NST Fri, Feb 16, 2024 10:41am - 2 months View Original


KUALA LUMPUR: The forthcoming results season, which starts on February 20, is expected to yield a mixed bag of results from companies in the plantation sector.

On the basis of flattish fresh fruit bunch (FFB) production increases and lower crude palm oil (CPO) prices, most firms are likely to report flattish to poorer quarterly upstream profitability, according to Hong Leong Investment Bank (HLIB) Research.

"During the quarter, planters with exposure in Indonesia fared weaker than those in Malaysia, and we believe this was due mainly to the dry weather experienced in Indonesian estates earlier. 

"Earnings performance at the downstream segment, on the other hand, will likely remain subdued in the fourth quarter of 2023 (Q4 2023) on the back of weak near-term demand prospects arising from a weak global economic environment," it said. 

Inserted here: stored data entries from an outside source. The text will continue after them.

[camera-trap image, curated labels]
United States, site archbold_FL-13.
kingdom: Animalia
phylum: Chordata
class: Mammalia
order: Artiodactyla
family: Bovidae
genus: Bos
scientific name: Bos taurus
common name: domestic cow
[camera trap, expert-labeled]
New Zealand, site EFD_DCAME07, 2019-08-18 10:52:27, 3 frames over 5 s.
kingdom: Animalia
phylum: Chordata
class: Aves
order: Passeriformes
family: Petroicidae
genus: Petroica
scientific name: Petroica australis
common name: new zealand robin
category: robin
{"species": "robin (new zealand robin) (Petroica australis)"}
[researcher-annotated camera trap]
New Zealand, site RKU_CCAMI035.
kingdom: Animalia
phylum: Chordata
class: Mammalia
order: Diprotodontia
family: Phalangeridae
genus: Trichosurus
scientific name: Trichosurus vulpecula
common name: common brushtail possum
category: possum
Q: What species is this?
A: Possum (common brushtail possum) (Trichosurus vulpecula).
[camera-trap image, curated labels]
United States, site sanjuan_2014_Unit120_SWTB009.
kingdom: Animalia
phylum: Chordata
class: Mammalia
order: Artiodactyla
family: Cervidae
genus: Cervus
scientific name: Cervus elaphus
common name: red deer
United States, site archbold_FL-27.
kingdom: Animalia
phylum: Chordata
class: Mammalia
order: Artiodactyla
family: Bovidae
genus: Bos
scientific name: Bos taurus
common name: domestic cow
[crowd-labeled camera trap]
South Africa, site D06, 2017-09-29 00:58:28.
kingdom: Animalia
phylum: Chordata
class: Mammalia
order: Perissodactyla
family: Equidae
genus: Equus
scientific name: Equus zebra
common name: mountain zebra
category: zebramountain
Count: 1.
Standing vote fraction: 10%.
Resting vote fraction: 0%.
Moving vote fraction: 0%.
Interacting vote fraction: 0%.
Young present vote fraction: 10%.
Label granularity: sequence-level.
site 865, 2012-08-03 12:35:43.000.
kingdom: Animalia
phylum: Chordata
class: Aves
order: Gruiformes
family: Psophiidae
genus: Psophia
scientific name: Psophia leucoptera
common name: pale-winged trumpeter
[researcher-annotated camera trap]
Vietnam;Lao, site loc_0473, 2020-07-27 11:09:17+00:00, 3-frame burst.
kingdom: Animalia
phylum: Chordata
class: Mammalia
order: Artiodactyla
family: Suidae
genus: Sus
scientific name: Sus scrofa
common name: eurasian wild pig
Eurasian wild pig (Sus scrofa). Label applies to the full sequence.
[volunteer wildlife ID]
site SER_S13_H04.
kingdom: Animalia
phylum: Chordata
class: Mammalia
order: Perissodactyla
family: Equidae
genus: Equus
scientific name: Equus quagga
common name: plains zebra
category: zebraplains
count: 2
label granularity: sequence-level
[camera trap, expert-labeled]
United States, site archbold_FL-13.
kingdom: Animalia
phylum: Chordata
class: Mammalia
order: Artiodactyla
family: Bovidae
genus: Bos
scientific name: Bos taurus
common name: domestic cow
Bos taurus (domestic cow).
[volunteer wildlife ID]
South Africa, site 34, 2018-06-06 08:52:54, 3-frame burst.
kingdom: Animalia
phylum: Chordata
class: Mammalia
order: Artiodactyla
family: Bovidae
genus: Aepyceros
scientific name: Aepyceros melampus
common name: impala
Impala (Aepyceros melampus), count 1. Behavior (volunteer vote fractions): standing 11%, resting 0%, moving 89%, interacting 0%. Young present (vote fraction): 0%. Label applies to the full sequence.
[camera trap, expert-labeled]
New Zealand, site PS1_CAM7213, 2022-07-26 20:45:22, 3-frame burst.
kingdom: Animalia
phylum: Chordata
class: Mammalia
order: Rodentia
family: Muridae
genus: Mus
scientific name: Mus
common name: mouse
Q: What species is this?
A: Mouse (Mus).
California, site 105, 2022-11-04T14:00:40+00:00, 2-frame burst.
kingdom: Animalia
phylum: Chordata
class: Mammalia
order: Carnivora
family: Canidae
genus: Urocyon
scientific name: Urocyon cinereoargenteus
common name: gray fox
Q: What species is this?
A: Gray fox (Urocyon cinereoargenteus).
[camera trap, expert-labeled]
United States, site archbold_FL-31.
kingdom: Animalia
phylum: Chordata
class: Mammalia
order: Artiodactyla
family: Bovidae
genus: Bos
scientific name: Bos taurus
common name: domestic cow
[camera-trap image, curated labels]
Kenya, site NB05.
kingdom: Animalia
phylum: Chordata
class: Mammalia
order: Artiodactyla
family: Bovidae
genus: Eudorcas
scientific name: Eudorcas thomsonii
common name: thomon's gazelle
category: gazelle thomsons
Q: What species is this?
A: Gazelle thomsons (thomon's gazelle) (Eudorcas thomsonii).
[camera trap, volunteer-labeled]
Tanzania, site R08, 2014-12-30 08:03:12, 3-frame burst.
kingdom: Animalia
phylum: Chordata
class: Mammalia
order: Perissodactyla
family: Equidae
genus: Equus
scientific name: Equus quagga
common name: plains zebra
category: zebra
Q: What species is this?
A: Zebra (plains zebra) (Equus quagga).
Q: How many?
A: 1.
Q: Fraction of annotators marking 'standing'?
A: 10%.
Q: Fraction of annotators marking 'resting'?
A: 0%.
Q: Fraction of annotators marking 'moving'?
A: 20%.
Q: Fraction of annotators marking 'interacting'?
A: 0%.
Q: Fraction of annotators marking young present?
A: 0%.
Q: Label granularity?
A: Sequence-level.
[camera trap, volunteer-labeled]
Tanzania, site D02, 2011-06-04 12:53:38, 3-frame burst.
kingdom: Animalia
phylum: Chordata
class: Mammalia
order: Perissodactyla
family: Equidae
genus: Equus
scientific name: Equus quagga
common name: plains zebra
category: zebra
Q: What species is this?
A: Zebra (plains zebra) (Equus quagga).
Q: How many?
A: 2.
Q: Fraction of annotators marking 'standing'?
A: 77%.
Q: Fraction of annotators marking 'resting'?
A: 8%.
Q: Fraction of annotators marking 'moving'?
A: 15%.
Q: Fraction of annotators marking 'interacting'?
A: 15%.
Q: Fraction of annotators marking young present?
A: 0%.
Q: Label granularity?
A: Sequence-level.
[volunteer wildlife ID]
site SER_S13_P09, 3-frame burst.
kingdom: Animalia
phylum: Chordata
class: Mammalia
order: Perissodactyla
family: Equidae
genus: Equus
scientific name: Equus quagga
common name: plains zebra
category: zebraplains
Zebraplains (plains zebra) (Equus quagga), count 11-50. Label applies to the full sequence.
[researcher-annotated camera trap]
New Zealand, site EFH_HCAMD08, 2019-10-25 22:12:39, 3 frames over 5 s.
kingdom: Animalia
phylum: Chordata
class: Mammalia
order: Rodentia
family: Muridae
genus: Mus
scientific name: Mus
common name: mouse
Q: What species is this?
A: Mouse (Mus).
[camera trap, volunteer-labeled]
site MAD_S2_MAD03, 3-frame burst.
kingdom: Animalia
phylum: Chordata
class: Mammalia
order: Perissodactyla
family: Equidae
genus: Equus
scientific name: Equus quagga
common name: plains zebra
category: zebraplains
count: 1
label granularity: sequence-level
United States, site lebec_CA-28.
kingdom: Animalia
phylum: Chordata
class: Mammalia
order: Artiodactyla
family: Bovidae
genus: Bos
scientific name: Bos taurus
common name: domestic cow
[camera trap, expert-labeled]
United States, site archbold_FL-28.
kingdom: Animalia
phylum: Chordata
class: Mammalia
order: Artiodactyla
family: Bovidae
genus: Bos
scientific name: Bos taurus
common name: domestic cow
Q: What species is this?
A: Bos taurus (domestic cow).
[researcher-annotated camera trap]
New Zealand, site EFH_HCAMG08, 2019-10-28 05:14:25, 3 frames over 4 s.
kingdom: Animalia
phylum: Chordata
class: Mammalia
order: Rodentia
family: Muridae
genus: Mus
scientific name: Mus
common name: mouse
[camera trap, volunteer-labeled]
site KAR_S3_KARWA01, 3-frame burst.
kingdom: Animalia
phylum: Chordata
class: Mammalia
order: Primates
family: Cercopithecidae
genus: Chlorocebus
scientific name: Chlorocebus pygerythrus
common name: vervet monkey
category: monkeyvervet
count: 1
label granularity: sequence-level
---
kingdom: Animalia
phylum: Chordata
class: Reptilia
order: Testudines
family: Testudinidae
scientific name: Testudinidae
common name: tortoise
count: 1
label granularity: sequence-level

Zooming in on selected individual planters, Hap Seng Plantations Holdings Bhd will post sequentially stronger earnings in Q4, mainly on the back of seasonally stronger FFB output (13.7 per cent) and potentially stronger CPO sales volume, albeit partly weighed down by a lower CPO price). 

IOI Corporation Bhd will see improved earnings performance in the upstream segment buoyed by an 11.5 per cent quarter-on-quarter (QoQ) increase in FFB production, and lower CPO production costs will likely be weighed down by weaker performance in the manufacturing segment. 

On a yearly basis, the firm expects higher output to be moderated by lower CPO prices and higher production costs. 

"Planters will likely report flattish YoY upstream earnings, as generally higher FFB output will be moderated by lower CPO prices and higher production costs.

"Except for FGV, all planters under our coverage registered positive YoY FFB output growth in Q4 2023, due mainly to FFB yield recovery in Malaysian operations. 

"We believe the decline in FGV's FFB output was due mainly to labour shortage and less favourable weather conditions," it said. 

HLIB maintained 2024–2025 CPO price assumptions of RM4,000 per tonne and RM3,800 per tonne. 

It also maintained a 'neutral' stance on the sector.